Bridgewater, Va. – On Monday, Sept. 21, the Black Student Association on campus invited the Bridgewater College community to walk together to promote peace. 

“We want to use our voices together to speak on issues that may or may not concern us, but knowing that is something those around us stand highly on. We are there to be allies to one another,” said BSA President Kenadee Lee.

Senior and Public Relation Coordinator of BSA Daniel Jones said the club started planning most of their events early in the summer “so when we get back to campus, we can hit the ground running.” 

“A lot of people came out and made signs and that really warms my heart. It was very good to see that kind of campus involvement, especially with everything going on,” said Jones. “We want BSA to be a presence on campus, a place where any student can come and feel accepted and know that it’s a safe space for them.”  

Attendees’ reasons for participating in the walk varied, but the common goal of the demonstration was to promote peace on campus and in the world. 

“Even though we are a small campus in a small area, we still need to stand up for what we believe is right and continue with these demonstrations,” said senior Grace Keller. 

Advisor for BSA and Senior Instructor of Communication Studies Jennifer Babcock gave credit to Jones for giving “such a meaningful and welcoming speech” before the walk. 

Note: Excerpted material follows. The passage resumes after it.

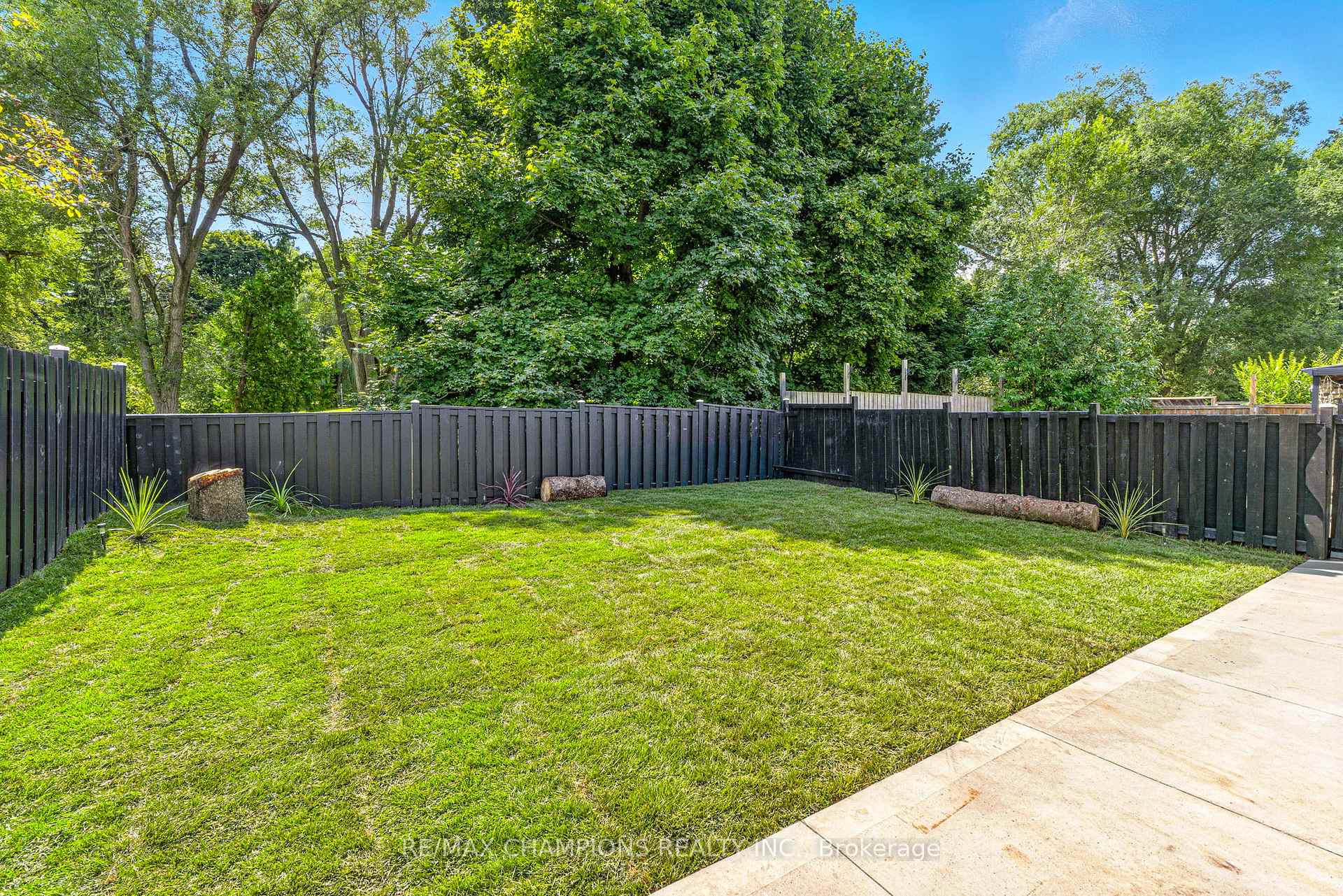 Photo 38 of 35 Hercules Court, Brampton, Central Park — HOMEH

“I loved the idea of the event — walk about issues that matter to you. When everyone seems isolated because of COVID, it’s good to come together as a community and walk for peace,” said Babcock. 

While people safely gathered in person to make signs and walk together, students and faculty who are not on campus or were not able to attend the event in person, were invited to join via live on Instagram. 

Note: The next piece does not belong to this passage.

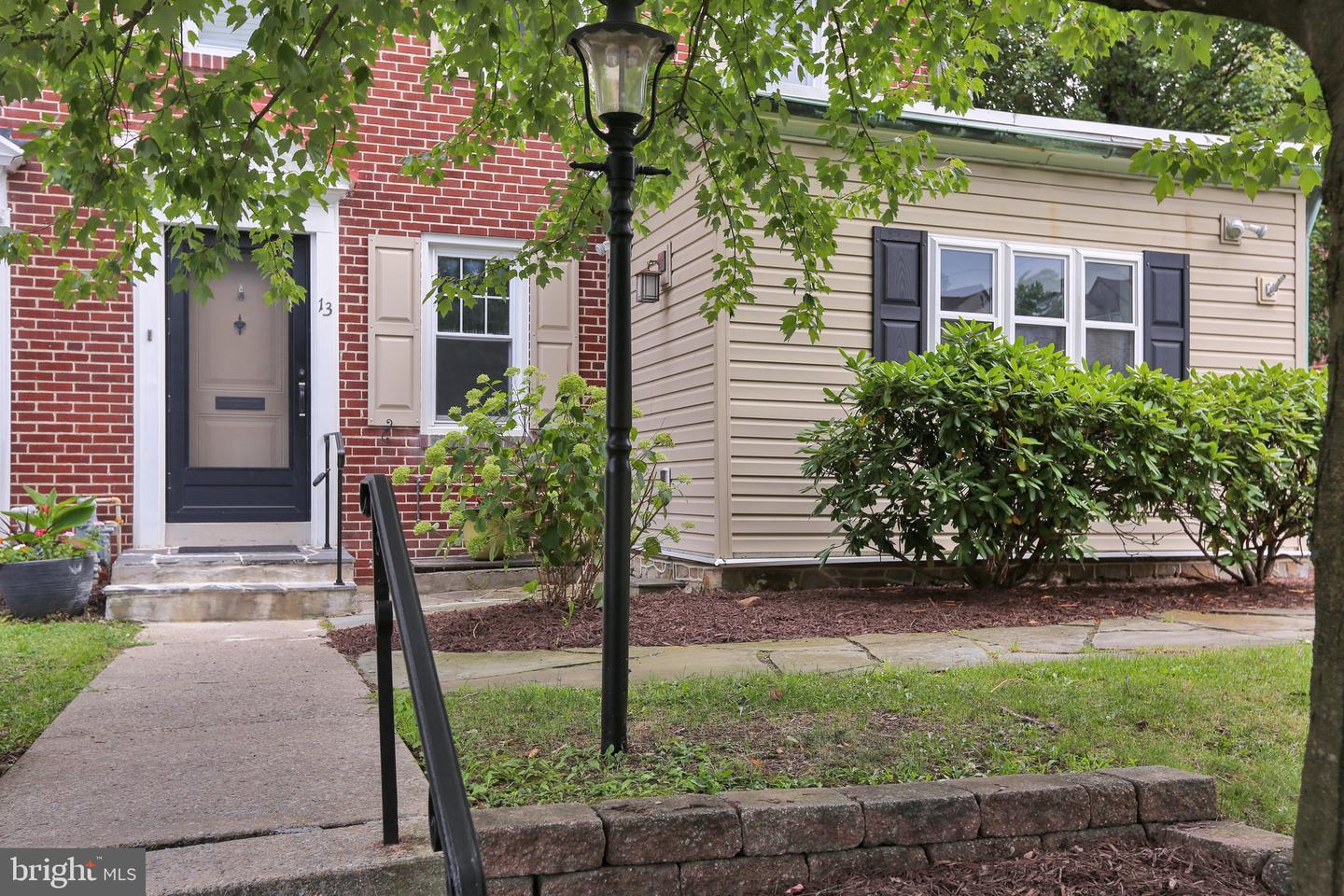 13 Endlich Ave Property Photo 5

Junior Emily Gormus was not able to attend the event in person, but was able to watch the event on Instagram. 

“I like that the live video gave those people who are part of the Bridgewater College community, but are learning remotely or couldn’t physically be there a chance to show their support and participate in the event through watching it,” said Gormus.

About thirty people attended the event. Attendees started making signs and posters at 3:30p.m. The walk started at 4p.m outside of Blueridge Hall, went up Dinkel Avenue and back down College Street.

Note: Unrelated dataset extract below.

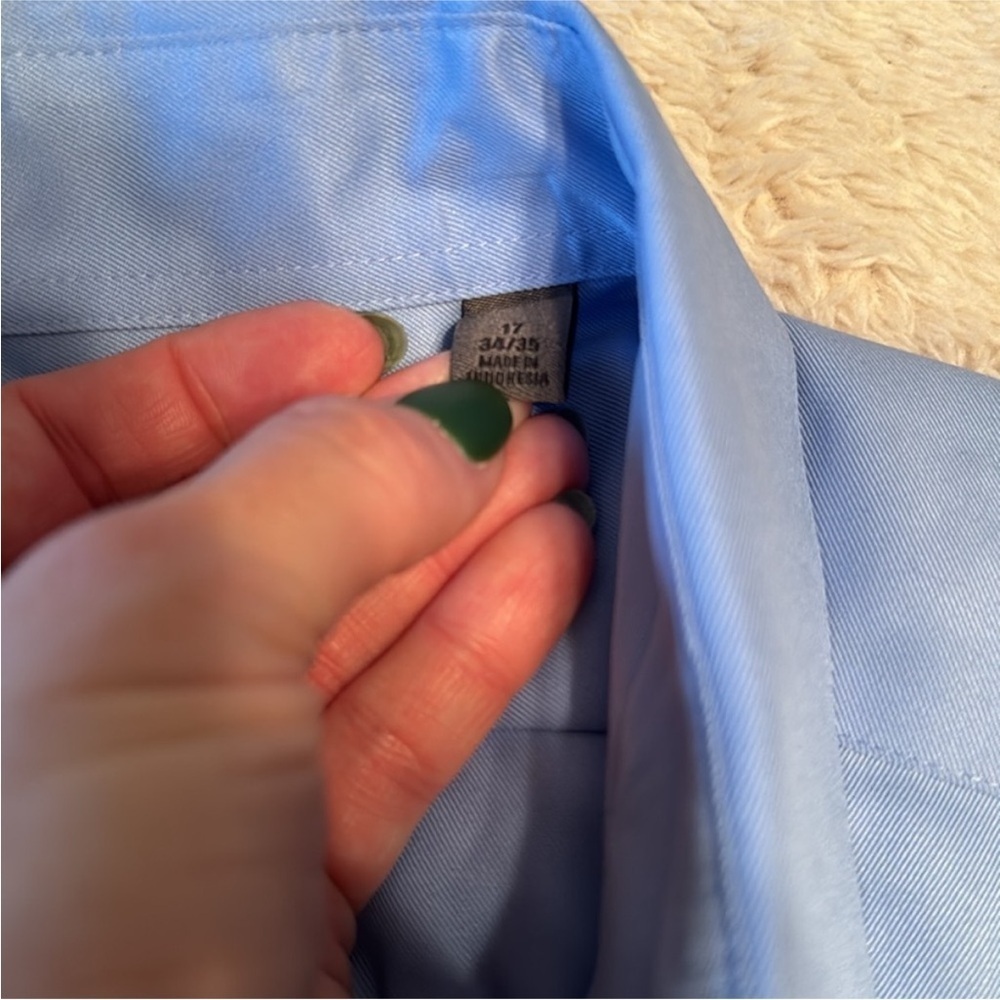 🆕 & EUC Men’s Button Down Shirt Bundle of 6 — Dress Sharp & Save! - Picture 4 of 16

Dean of Students Leslie Frere said when students demonstrate their commitment to peace, justice and to one another in the community “it’s one of those things that makes a student affairs professional’s heart sing.” 

“Particularly at this time when community is so important, certainly over the last several months and following the tragic event over the weekend, I think this demonstration couldn’t have been more perfectly timed,” said Frere. 

Over the summer, BSA shared their idea of hosting a peace walk on campus in coordination with Student Life. Coordinator of Student Engagement & Leadership Sam Schlernitzauer approached the BSA leaders about a “pop-up” event before the walk, which would allow individuals to make posters and signs. 

“BSA is the main planners of this event and they’ve worked very hard to see it from ideation to execution. Covid-19 presented some challenges, and I think they navigated them well,” said Schlernitzauer. “While our office did support the event by providing this opportunity, BSA holds the sole credit for making the walk happen.”